$$xu_x+yu_y=0$$
FIRST PART, Solving with the method of characteristics :
From $\quad xu_x+yu_y=0 u \quad$ the set of characteristic equations is :
$$\frac{dx}{x}=\frac{dy}{y}=\frac{du}{0}$$
because the coefficient of $u_x$ is $x$ , the coefficient of $u_y$ is $y$ and the coefficient of $u$ is $0$ .
From $\frac{dx}{x}=\frac{dy}{y}$ the equation of the set of characteristic curves is $\ln|y|-\ln|x|=$constant, or :
$$\frac{y}{x}=c_1$$
To be finite $\frac{du}{0}$ implies $u=$constant. So, the equation of the set of characteristic curves is :
$$u=c_2$$
The general solution of the PDE expressed on implicit form is :
$$F\left(\frac{y}{x} \:,\: u\right)=0$$
where $F$ is any differentiable function of two variables.
Solving this implicit equation for the second variable leads to the explicit form :
$$u=f\left(\frac{y}{x}\right)$$
where $f$ is any differentiable function.
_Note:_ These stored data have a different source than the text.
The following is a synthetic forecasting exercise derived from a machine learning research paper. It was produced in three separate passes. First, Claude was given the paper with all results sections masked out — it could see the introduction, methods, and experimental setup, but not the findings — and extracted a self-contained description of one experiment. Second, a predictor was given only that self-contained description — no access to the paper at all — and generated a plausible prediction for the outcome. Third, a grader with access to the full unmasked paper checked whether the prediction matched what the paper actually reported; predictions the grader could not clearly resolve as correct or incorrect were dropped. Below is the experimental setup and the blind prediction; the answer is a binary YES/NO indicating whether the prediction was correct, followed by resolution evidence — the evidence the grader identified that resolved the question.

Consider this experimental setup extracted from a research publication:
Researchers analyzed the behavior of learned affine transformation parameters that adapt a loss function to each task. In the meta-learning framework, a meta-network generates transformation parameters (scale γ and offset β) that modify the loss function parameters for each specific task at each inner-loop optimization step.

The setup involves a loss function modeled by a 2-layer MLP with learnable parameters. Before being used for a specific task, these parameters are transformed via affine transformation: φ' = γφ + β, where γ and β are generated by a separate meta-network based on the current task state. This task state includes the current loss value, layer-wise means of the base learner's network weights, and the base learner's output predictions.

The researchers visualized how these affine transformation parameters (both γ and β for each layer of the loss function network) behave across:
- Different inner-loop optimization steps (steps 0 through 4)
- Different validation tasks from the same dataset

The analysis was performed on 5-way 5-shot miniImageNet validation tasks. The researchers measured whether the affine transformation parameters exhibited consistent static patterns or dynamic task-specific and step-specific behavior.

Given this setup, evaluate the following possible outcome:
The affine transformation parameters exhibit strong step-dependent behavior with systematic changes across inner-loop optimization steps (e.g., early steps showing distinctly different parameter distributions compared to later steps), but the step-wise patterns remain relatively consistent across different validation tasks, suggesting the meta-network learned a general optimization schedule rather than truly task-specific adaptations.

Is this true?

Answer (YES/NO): NO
Note : Since $f$ is any function, the solution includes $u=\phi(\tan^{-1}\left(\frac{y}{x}\right))$ where $\phi$ is any function. This is equivalent to $u=\phi(\theta)$ where $\theta=\tan^{-1}\left(\frac{y}{x}\right)$ and with the function $g\equiv f(\tan^{-1})$.
SECOND PART
Answer to the question of graphical interpretation :
Your graph represents the set of characteristic curves
$$y=c_1x$$
drawn with various values of $c_1$
On one characteristic curve corresponding to $c_1$ :
$$u=f\left(\frac{y}{x}\right)=f(c_1)$$
since $c_1$ is a constant, $f(c_1)$ is constant, so $u$ is constant.
$$u=f(c_1)=c_2$$
Thus $u(x,y)$ is constant all along the characteristic curve considered.
But $u(x,y)$ isn't constant if the point $(x,y)$ goes from one curve $(c_1)$ to another curve $(c'_1)$, because $u(x,y)$ varies from $f(c_1)=c_2$ to $f(c'_1)=c'_2$ which are different.
If you draw in 3D the function of two variables $\frac{y}{x}$ you obtain the representation of a particular solution of the PDE : $u(x,y)=f\left(\frac{y}{x}\right)=\frac{y}{x}$ in the case of $f(X)=X$. Of course, this isn't a representation of the characteristic curves.